A Requerente pede ainda o pagamento de juros indemnizatórios.

É Requerida a AUTORIDADE TRIBUTÁRIA E ADUANEIRA.

O pedido de constituição do tribunal arbitral foi aceite pelo Senhor Presidente do CAAD e automaticamente notificado à Autoridade Tributária e Aduaneira em 08-06-2021.

Nos termos do disposto na alínea a) do n.º 2 do artigo 6.º e da alínea b) do n.º 1 do artigo 11.º do RJAT, o Conselho Deontológico designou como árbitros do tribunal arbitral colectivo os signatários, que comunicaram a aceitação do encargo no prazo aplicável.

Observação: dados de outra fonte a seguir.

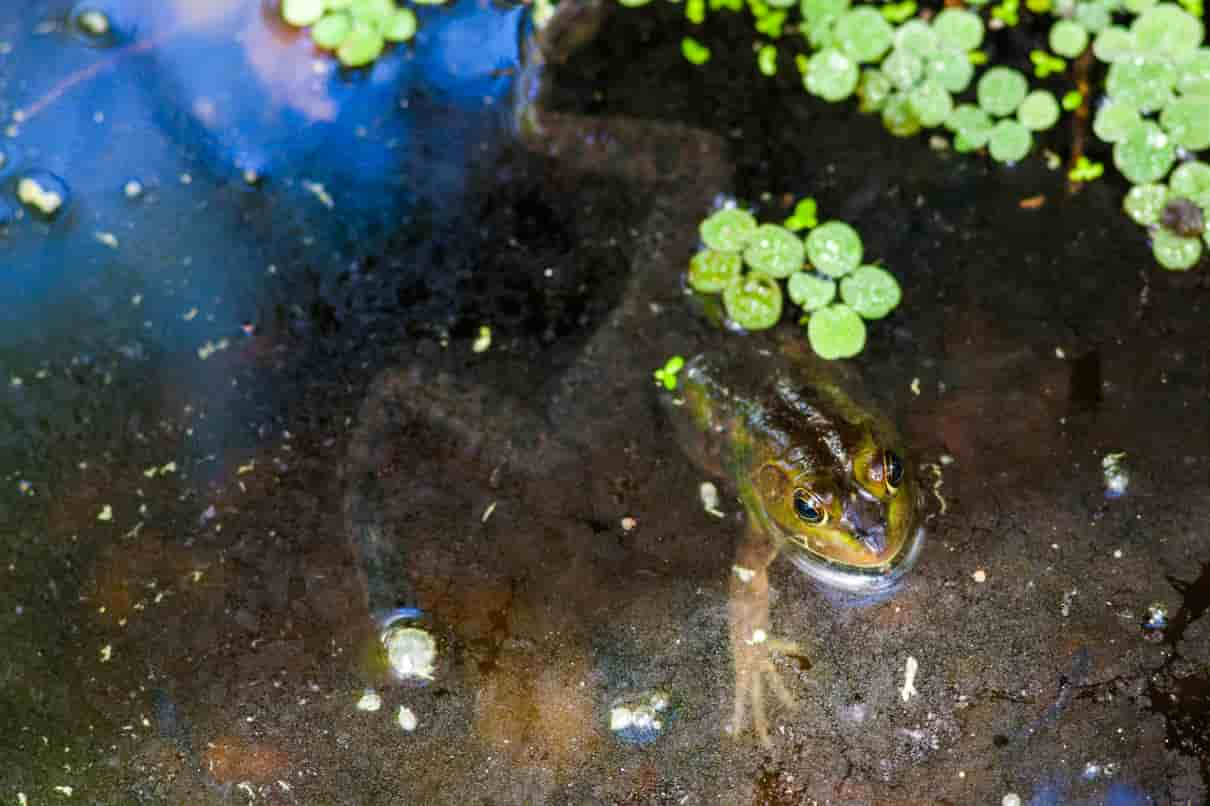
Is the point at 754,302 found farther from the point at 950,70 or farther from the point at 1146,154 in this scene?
the point at 1146,154

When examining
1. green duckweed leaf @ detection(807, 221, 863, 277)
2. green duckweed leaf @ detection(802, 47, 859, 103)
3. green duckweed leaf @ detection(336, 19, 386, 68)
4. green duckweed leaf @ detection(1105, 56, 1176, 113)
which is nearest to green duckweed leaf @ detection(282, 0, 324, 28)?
green duckweed leaf @ detection(336, 19, 386, 68)

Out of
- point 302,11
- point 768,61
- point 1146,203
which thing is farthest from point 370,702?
point 1146,203

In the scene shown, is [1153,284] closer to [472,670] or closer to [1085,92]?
[1085,92]

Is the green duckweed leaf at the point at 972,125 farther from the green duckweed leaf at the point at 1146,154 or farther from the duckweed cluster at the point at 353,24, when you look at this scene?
the duckweed cluster at the point at 353,24

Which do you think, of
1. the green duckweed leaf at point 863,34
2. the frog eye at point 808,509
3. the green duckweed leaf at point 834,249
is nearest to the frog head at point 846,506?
the frog eye at point 808,509

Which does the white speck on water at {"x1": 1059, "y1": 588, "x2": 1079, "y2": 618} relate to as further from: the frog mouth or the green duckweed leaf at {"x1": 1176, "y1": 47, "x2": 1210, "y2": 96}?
the green duckweed leaf at {"x1": 1176, "y1": 47, "x2": 1210, "y2": 96}

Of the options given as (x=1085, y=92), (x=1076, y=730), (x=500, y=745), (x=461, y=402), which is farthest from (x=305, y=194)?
(x=1076, y=730)
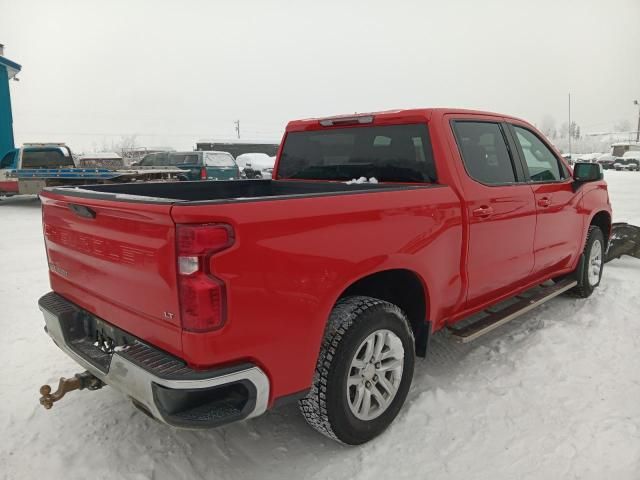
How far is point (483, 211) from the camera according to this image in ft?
10.9

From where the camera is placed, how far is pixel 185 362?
2.14 metres

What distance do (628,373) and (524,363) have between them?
27.8 inches

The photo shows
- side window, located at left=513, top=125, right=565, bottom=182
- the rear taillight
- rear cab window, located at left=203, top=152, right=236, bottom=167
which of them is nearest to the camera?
the rear taillight

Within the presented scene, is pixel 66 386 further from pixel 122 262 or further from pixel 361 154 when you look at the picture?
pixel 361 154

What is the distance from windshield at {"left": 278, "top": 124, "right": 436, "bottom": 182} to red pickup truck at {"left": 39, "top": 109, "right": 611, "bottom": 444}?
0.01m

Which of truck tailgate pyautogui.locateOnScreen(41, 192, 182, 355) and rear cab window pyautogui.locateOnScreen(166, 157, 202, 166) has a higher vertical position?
rear cab window pyautogui.locateOnScreen(166, 157, 202, 166)

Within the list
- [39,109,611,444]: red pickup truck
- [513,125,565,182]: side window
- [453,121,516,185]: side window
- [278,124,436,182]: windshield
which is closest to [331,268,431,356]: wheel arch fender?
[39,109,611,444]: red pickup truck

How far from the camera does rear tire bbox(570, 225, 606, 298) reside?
504 centimetres

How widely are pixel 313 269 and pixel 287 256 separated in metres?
0.17

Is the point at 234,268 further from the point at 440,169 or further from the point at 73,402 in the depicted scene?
the point at 73,402

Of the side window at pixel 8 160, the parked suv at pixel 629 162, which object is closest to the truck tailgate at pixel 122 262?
the side window at pixel 8 160

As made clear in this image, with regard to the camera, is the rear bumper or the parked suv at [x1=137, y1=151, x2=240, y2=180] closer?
the rear bumper

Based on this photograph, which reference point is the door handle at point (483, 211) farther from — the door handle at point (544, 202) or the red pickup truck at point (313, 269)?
the door handle at point (544, 202)

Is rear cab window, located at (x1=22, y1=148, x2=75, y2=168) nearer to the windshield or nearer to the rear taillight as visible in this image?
the windshield
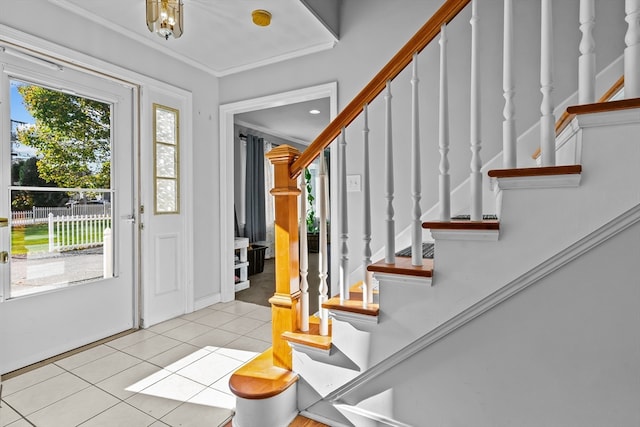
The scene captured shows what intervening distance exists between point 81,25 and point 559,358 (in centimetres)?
338

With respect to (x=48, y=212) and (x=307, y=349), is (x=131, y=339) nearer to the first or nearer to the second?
(x=48, y=212)

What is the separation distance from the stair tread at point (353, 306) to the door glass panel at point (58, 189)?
2073mm

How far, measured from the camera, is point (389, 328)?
131 centimetres

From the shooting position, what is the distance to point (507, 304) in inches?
44.9

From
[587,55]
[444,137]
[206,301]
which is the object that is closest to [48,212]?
[206,301]

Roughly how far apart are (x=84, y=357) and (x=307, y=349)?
5.92ft

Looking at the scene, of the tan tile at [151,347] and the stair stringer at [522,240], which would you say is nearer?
the stair stringer at [522,240]

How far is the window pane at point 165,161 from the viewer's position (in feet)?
9.50

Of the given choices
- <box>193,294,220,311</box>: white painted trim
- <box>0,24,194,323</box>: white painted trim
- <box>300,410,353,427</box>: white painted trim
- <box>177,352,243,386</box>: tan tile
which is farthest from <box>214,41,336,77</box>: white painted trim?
<box>300,410,353,427</box>: white painted trim

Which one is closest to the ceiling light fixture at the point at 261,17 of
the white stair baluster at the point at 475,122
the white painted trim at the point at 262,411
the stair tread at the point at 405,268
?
the white stair baluster at the point at 475,122

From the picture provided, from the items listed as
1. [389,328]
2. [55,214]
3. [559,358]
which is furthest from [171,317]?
[559,358]

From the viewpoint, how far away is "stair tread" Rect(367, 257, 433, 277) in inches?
47.8

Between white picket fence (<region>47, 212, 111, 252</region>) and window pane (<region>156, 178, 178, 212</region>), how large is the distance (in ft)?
1.39

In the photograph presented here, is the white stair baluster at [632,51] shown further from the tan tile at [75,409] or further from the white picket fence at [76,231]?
the white picket fence at [76,231]
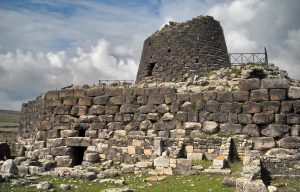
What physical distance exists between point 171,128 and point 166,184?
398 centimetres

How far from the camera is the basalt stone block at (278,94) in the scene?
555 inches

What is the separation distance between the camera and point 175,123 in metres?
15.5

Em 22-07-2021 foram as partes devidamente notificadas dessa designação, não tendo manifestado vontade de recusar a designação dos árbitros, nos termos conjugados do artigo 11.º n.º 1 alíneas a) e b) do RJAT e dos artigos 6.º e 7.º do Código Deontológico.

Assim, em conformidade com o preceituado na alínea c) do n.º 1 do artigo 11.º do RJAT, o tribunal arbitral colectivo foi constituído em 10-08-2021.

A Autoridade Tributária e Aduaneira apresentou resposta em que defendeu que o pedido de pronúncia arbitral deve ser julgado improcedente.

Por despacho de 01-10-2021, foi dispensada reunião e alegações.

O tribunal arbitral foi regularmente constituído, à face do preceituado nos artigos 2.º, n.º 1, alínea a), e 10.º, n.º 1, do RJAT, e é competente.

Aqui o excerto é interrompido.